═══ TEXTE FOURNI

Yves Thréard, du Figaro, m’a soufflé le thème de ce billet. Regrettable. Fâcheux. Le pire étant que, compte tenu des délais de bouclage, il en a nécessairement eu l’idée avant moi. Cela dit, nous sommes sur des pistes parallèles qui se rejoignent. Ah non, pas possible, le coup des parallèles qui se rejoignent. Y’a forcément un esprit malin mais hermétique à toute créativité littéraire qui va juger bon de me suggérer que des parallèles ne se rejoignent pas. Jamais. D’où l’angoisse terrible de la parallèle : elle est là, elle voit l’autre, là, juste à côté, et elle aimerait bien la rejoindre, la connaître, la toucher, depuis le temps qu’elles sont si proches. Mais voilà : peut pas. C’est une parallèle. C’est la légendaire malédiction de la parallèle, à jamais privée de toute sensualité.
Je réserve d’ailleurs tous les droits sur la « malédiction de la parallèle », dont je suis l’unique découvreur. Et j’entends bien que cela soit respecté.
Sur ce coup, disons que Yves (pourquoi ne serais-je pas intime ?) et moi sommes des sinusoïdales. Il serait celle du haut, je serais celle du bas. Quoique. Qui sait où commence et où finit une sinusoïdale ? Vous avez déjà vu un ondulateur, non ? Au moins en labo au collège ? Bon, ben, je suis prêt à parier que les deux sinusoïdales que je vois ont commencé à onduler bien avant d’apparaître en vert sur l’écran… et qu’elles onduleront encore longtemps après, à droite. Si l’ondulateur était plus large, on le verrait bien. Dès lors, qui peut savoir laquelle des deux sinusoïdales est celle du haut, laquelle est celle du bas ?
Oui, parfaitement, je m’écarte du sujet. Et alors ? Nous sommes au mois d’août. La plupart des lecteurs habituels de koztoujours ne sont pas là, ce billet ne sera donc pas lu et, s’il l’est, par vous-mêmes notamment, ce sera par des gens qui, comme moi, s’emmerdent au boulot parce que tout tourne au ralenti y compris mon agrégateur de flux. Ils peuvent bien passer le temps qu’ils ne passeront pas sur les blogs atones des voisins à lire ce billet, non ?

══════

TÂCHES ET EXERCICES:
A. D'après le billet, pour quel journal écrit Yves Thréard ?
B. Recopiez le passage du billet qui commence aux mots « Sur ce coup, disons » et s'arrête après « celle du bas ? ».
Les entrées ne servent à rien ici.

═══ ENTRÉES EXTRAITES

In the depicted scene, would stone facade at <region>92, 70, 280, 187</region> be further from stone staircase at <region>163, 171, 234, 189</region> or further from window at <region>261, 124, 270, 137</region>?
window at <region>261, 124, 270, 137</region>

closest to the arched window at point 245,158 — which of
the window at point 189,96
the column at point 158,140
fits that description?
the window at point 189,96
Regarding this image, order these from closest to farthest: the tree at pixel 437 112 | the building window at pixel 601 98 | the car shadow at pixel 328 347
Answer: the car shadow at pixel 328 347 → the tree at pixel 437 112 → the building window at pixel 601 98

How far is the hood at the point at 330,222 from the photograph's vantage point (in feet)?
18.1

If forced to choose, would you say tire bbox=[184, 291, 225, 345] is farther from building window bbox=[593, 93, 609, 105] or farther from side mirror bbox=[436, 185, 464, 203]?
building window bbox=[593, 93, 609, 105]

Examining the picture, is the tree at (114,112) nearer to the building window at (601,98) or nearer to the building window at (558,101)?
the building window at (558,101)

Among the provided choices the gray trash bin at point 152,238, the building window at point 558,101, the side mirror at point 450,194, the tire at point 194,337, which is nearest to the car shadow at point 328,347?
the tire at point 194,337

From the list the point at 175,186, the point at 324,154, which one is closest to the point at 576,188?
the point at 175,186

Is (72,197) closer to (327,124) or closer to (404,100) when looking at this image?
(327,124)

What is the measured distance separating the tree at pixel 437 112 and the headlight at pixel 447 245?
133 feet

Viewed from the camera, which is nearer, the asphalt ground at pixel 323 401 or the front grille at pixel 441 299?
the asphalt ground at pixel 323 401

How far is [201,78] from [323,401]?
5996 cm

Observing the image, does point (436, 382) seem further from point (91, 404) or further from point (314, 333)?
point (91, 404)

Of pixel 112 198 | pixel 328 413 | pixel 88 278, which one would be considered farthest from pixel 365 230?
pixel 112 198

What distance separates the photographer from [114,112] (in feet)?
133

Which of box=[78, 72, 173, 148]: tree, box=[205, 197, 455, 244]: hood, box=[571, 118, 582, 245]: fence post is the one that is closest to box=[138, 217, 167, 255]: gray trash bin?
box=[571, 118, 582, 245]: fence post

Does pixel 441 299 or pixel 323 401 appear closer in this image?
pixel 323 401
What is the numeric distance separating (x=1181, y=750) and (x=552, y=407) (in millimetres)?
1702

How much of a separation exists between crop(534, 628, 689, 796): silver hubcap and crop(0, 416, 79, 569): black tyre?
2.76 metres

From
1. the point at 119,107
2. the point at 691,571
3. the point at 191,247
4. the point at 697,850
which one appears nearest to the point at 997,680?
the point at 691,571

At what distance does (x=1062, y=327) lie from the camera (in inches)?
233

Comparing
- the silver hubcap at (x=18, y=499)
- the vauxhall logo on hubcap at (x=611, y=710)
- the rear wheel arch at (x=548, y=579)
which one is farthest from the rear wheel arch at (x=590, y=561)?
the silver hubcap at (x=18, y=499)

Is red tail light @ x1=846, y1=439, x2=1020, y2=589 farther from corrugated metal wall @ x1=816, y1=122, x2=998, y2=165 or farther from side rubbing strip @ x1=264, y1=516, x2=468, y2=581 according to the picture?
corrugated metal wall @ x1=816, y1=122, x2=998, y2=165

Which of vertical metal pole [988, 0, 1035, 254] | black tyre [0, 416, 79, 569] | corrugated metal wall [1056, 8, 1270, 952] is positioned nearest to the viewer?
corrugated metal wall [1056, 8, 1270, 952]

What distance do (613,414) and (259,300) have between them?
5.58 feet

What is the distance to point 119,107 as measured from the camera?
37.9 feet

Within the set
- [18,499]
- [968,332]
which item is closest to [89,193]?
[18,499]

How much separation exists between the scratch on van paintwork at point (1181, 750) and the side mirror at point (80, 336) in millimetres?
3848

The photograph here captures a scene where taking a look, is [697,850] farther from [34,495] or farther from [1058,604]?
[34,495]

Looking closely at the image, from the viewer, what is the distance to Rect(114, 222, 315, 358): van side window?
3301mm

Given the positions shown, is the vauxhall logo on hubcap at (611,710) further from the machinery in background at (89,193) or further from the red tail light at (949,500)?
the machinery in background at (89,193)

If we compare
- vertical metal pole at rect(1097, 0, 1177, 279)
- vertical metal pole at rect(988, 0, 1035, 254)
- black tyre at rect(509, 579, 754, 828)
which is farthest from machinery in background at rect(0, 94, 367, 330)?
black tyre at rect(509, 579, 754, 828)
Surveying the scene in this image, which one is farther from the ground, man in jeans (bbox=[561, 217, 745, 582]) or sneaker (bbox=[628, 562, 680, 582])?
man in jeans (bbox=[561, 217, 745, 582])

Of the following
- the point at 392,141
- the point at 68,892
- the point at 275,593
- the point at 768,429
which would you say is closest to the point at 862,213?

══════

LES RÉPONSES:
A. Pour le Figaro.

B.
Sur ce coup, disons que Yves (pourquoi ne serais-je pas intime ?) et moi sommes des sinusoïdales. Il serait celle du haut, je serais celle du bas. Quoique. Qui sait où commence et où finit une sinusoïdale ? Vous avez déjà vu un ondulateur, non ? Au moins en labo au collège ? Bon, ben, je suis prêt à parier que les deux sinusoïdales que je vois ont commencé à onduler bien avant d’apparaître en vert sur l’écran… et qu’elles onduleront encore longtemps après, à droite. Si l’ondulateur était plus large, on le verrait bien. Dès lors, qui peut savoir laquelle des deux sinusoïdales est celle du haut, laquelle est celle du bas ?